__WHAT YOU NEED TO DO__.
Repeat word for word the part of the article on aviation user fees that begins at the words "Somehow, noted Bolen" and stops after the words "and cell-phone bills.".

__EXCERPTED PASSAGE__.
■ ■ ■
NBAA 2005 - Day One of 58th Annual Convention

User-Fee Assault Renewal Threatens GA, Again -- Unity Among Air Carriers Poses Different Threat Than Last Time

By ANN Correspondent Dave Higdon

"That was then…this is now," warned NBAA Ed Bolen during the press breakfast that annually kicks off opening day of the National Business Aviation Association Convention.

"Then" was back around 1997, when most of today's "legacy" airlines attempted a legislative coup that would shift the tax burden of their passengers to the passengers of the low-fare carriers - specifically and especially Southwest Airlines.

"Now" is today, 2005, and this time air carriers appear united behind an effort to shift their tax burden onto general aviation. And it's not going to be pretty.

"The airlines are trying to sell this idea that a blip is a blip - that a single-engine turboprop carrying six people should pay the same as an Airbus A380 carrying 580."

Somehow, noted Bolen and GAMA president Pete Bunce, they want people to believe that general aviation is somehow not paying its fair share. In place of today's tax system - an excise tax levied on each gallon of fuel - the air carriers want a system that charges by the takeoff and time using the system. Said Bunce, "In place of the existing simple, fair, efficient system of fuel excise taxes, they want a system that's complicated, expensive to run, inefficient and complicated."

Such a system would require far more people, far more paperwork and far more money to operate. Imagine receiving a lengthy invoice each month for your touch-and-go work, your cross-country work, for filing for flight following or instrument fights. Imagine something akin to a merger of your credit-card and cell-phone bills.
■ ■ ■
__COLLECTED MATERIAL__.
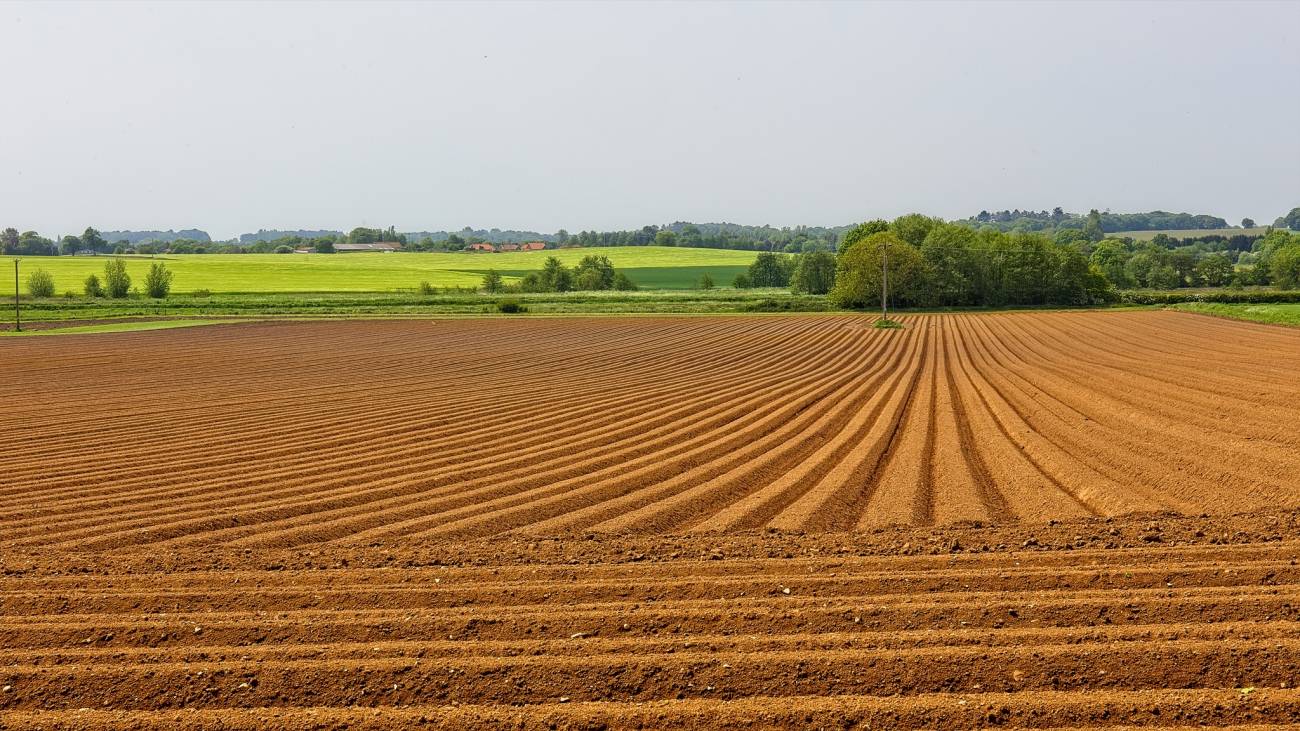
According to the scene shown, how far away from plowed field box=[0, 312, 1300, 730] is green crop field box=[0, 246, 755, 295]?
82.9 meters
■ ■ ■
__FINISHED EXERCISE__.
Somehow, noted Bolen and GAMA president Pete Bunce, they want people to believe that general aviation is somehow not paying its fair share. In place of today's tax system - an excise tax levied on each gallon of fuel - the air carriers want a system that charges by the takeoff and time using the system. Said Bunce, "In place of the existing simple, fair, efficient system of fuel excise taxes, they want a system that's complicated, expensive to run, inefficient and complicated."

Such a system would require far more people, far more paperwork and far more money to operate. Imagine receiving a lengthy invoice each month for your touch-and-go work, your cross-country work, for filing for flight following or instrument fights. Imagine something akin to a merger of your credit-card and cell-phone bills.